__TEXT FOR ANALYSIS__:
= = = = = = =
The next step was when the various city-states and petty principalities and feudal states, being merged into great nations, began to view other nations with distrust, hatred and fear. Germany, united or in the process of union, found inspiration in fighting France. Italy, in a like position, found that the common enemy, Austria, was the one influence that could bring about a union of all Italians.
Mr. Tesla contemplates that the next step will be the development of a world consciousness. First, there was the tribal consciousness of common aims and ideals; then there was that of the petty state; now there is a national consciousness everywhere. It is time that we should begin to have a planet consciousness. That is, all the people of the earth, bound together by the marvelous means of communication provided by electricity, will come to the conclusion that mankind pursues common aims and ideals and should not exhaust and ruin Itself by fighting internecine wars.
Mr. Tesla thinks that the improvement in wireless telephonic and telegraphic apparatus is an important step forward in the general education of man.. He is one of the first men to experiment with the wireless, and he demonstrated a system for the transmission of enormous volumes of electric power as long ago as 1900.
= = = = = = =
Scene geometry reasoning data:
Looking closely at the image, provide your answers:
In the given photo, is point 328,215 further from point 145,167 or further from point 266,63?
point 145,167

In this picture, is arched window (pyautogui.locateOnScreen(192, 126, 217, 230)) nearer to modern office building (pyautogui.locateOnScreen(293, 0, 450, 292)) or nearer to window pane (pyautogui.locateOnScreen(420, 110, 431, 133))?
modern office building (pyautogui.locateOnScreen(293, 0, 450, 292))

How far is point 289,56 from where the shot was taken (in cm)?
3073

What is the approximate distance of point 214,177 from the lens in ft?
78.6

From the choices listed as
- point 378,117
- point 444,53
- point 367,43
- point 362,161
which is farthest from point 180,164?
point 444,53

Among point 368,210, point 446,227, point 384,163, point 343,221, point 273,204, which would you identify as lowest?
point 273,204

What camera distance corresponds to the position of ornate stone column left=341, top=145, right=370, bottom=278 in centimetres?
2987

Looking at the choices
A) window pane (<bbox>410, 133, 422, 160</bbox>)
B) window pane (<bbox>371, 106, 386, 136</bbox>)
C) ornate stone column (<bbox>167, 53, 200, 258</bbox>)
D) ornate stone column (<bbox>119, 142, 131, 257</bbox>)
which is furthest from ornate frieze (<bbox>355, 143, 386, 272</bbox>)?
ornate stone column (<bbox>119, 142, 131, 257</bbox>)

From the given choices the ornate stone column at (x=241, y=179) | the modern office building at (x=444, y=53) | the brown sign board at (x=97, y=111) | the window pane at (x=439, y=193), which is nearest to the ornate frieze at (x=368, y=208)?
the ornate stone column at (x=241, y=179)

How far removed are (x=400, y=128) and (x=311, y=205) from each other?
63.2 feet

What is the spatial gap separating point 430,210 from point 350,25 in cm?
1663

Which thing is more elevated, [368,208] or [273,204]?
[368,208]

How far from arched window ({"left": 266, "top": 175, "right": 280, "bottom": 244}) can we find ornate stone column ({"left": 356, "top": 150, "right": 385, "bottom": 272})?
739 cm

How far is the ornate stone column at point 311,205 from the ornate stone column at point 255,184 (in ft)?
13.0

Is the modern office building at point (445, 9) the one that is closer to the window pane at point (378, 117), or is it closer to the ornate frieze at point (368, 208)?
= = = = = = =
__USING THE INFORMATION__:
1. According to the Tesla passage, in what year did Tesla demonstrate a system for transmitting enormous volumes of electric power?
2. Please return the portion of the Tesla passage that begins at the words "Mr. Tesla contemplates" and stops after "fighting internecine wars.", copied word for word.

__SOLUTIONS TO EACH TASK__:
1. 1900

2.
Mr. Tesla contemplates that the next step will be the development of a world consciousness. First, there was the tribal consciousness of common aims and ideals; then there was that of the petty state; now there is a national consciousness everywhere. It is time that we should begin to have a planet consciousness. That is, all the people of the earth, bound together by the marvelous means of communication provided by electricity, will come to the conclusion that mankind pursues common aims and ideals and should not exhaust and ruin Itself by fighting internecine wars.